[HN Gopher] Recursively Summarizing Enables Long-Term Dialogue M...
___________________________________________________________________
Recursively Summarizing Enables Long-Term Dialogue Memory in LLMs
Author : PaulHoule
Score : 122 points
Date : 2023-09-02 17:08 UTC (5 hours ago)
(HTM) web link (arxiv.org)
(TXT) w3m dump (arxiv.org)
| yieldcrv wrote:
| 7 people got together and wrote this paper
|
| Can someone summarize why this is different/better/more important
| than what we've seen 4 months ago with AutoGPT or even longer ago
| with the guy who got ChatGPT to make a compression algorithm that
| other ChatGPT sessions could read and resume conversations from
| [deleted]
| keskival wrote:
| It seems to be exactly the same as what everyone has been doing
| for a long time already, and they fail in citing existing
| implementations.
| codefreakxff wrote:
| I haven't read it yet to be certain, but my impression is that
| rather than using lossless compression of entire chats, this
| uses lossy summarization to get the gist of chats.

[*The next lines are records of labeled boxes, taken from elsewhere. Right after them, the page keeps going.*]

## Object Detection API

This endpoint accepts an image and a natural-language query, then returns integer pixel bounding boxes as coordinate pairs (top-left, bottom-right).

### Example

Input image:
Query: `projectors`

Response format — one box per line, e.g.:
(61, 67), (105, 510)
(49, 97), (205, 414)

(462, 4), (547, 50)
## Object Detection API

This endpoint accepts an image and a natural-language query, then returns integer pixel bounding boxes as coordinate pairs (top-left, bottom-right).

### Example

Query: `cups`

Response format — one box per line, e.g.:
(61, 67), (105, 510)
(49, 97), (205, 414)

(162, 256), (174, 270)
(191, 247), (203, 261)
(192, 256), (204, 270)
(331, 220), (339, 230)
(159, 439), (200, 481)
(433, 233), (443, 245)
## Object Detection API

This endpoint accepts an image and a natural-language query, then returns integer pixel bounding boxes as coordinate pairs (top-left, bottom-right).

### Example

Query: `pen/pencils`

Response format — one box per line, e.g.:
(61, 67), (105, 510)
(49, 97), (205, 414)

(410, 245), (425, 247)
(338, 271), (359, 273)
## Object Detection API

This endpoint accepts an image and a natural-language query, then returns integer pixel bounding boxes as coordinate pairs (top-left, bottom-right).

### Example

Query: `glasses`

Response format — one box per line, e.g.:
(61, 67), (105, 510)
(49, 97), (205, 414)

There will
| be tradeoffs between the two methods, hopefully this paper
| covers that.
| Nevermark wrote:
| This is a little sideways to the article/discussion.
|
| The short memory is a real limitation, but I have noticed most
| critiques of GPT-4's abilities apply as much, or more, to humans.
|
| I don't think anyone alive could convince me they were GPT-4 in a
| Reverse Turing Test situation. GPT-4's fast organized responses
| alone hammer human abilities.
|
| But even a team of humans, with 60 minutes to answer each
| question, could find it difficult to match GPT-4's responses to
| interesting queries. It would be a fun competition.
| wintermutestwin wrote:
| Probably my ignorance talking, but I don't understand why there
| isn't a layer on top of an LLM that uses good old computer logic
| to keep track of and validate data.
|
| I am baffled by the fact that when I ask ChatGPT to look up some
| stock data (for example) it spits out errors. How does it not
| have a built in ability to check its own output?
| a-r-t wrote:
| Because if you had a logic layer capable of validating LLM's
| output, you wouldn't need the LLM.
| ben_w wrote:
| I think we still need an LLM to enable the system as a whole
| to understand vague and half-baked human input.
|
| I can easily ask an LLM to write be a function in a random
| programming language, then feed the output to a compiler, and
| pipe errors from the compiler back to the LLM.
|
| What doesn't work so well is typing "pong in java" into a
| bash shell.
|
| This isn't a perfect solution (not even for small projects),
| but it does demonstrate that automated validation can improve
| the output.
| kendalf89 wrote:
| Even something as simple as censoring swear words would be in
| line with what openAI are trying to accomplish but they keep
| lobotomizing the model instead.
| tomr75 wrote:
| people have built their own solutions to validate data like
| this
|
| won't be one size fits all due to various types of data - and
| if you could validate all types - why do you need the llm!
| jamilton wrote:
| What do you mean by "check its own output"?
| m3kw9 wrote:
| This wouldn't work for ChatGPT right? All it cares about is the
| input context
| hansvm wrote:
| ChatGPT is used in the paper. The problem they're solving is
| how to throw a loop around the LLM (like ChatGPT) to generate
| an appropriate input context.
| ipnon wrote:
| Very interesting academies these researchers are based at ...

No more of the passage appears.